DIRECTIVE 1 »
In the word-stemming notebook excerpt, what problem does PorterStemmer's rule-based approach lead to?
DIRECTIVE 2 »
Pick up the word-stemming notebook excerpt below after its final line and keep writing it.

EXCERPTED PASSAGE »
To split the text corpora into individual elements

In [71]:
import re

def tokenizer(text):
    return re.split('\s+', text.strip())

### 3-2 . Preprocessing - Word Stemming

There are two ways of word stemming

1. PorterStemmer(Stemming): break the word in rule-besed way, which will lead to the probelm of overstemming

2. WordNetLemmatizer(Lemmatization): Stem the words will better performance, while time-consuming


In [72]:
import nltk
from nltk.stem import WordNetLemmatizer

nltk.data.path.append('/home/mfhsieh/NTHU-Deep-Learning-Competition/2023_DataLab_Cup1-Predicting_News_Popularity')

nltk.download('wordnet')
nltk.download('omw-1.4')

def word_stemming(text):
    if type(text) == np.ndarray:
        text = text[0]
    lm = WordNetLemmatizer()
    words = re.split('\s', text.strip())
    lemmatized_words = [lm.lemmatize(word) for word in words]
    return lemmatized_words

print(word_stemming('university, universal, universities'))

['university,', 'universal,', 'university']


[nltk_data] Downloading package wordnet to
[nltk_data]     /users/student/mr111//mfhsieh22/nltk_data...

EXCERPTED DATA »
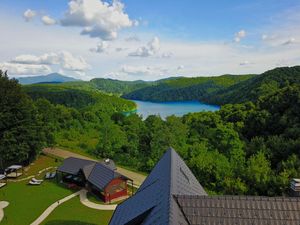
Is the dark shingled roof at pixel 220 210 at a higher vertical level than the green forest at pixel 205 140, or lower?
higher

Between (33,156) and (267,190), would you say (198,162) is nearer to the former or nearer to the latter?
(267,190)

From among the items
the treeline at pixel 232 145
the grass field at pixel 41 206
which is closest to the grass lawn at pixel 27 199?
the grass field at pixel 41 206

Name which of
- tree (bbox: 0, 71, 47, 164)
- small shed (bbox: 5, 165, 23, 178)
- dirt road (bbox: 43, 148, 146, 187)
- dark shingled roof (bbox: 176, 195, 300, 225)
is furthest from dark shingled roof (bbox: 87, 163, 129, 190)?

RESPONSE 1 »
Overstemming.

RESPONSE 2 »
[nltk_data]   Package wordnet is already up-to-date!
[nltk_data] Downloading package omw-1.4 to
[nltk_data]     /users/student/mr111//mfhsieh22/nltk_data...
[nltk_data]   Package omw-1.4 is already up-to-date!


In [73]:
from nltk.stem.porter import PorterStemmer

def tokenizer_stem(text):
    porter = PorterStemmer()
    return [porter.stem(word) for word in re.split('\s+', text.strip())]

print(tokenizer_stem('university, universal, universities'))

['university,', 'universal,', 'univers']


### 3-3 Preprocessing - Stop-Word Removal

儘管刪除停用詞在某些情況下（例如 BoW 和特徵哈希）可以有益於簡化表示，並可能提高文字分析的準確性，但並不總是必要，特別是在使用 TF-IDF 時。是否刪除停用詞應基於文本分析任務的具體要求以及資料集的特性來進行決策

In [74]:
from nltk.corpus import stopwords
from nltk.stem.porter import PorterStemmer

nltk.download('stopwords')
stop = stopwords.words('english')

def stop_word_removal(text):
    porter = PorterStemmer()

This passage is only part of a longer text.